SUPPLIED MATERIAL:
****************************************
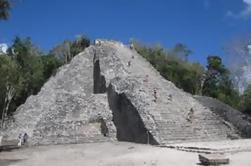 Excursión de un día a Tulum y Coba desde Cancún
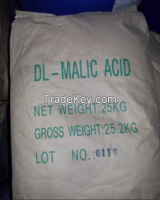 HACCP,HALAL,KOSHER certificates organic natural powder malic acid price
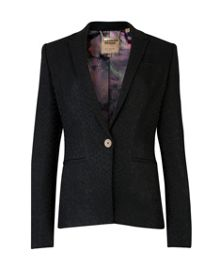 Venei Textured snake suit jacket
****************************************
INSTRUCTIONS TO FOLLOW: Word for word, repeat all the data, but not its images.

ANSWER TO THIS PROBLEM:
 Excursión de un día a Tulum y Coba desde Cancún
 HACCP,HALAL,KOSHER certificates organic natural powder malic acid price
 Venei Textured snake suit jacket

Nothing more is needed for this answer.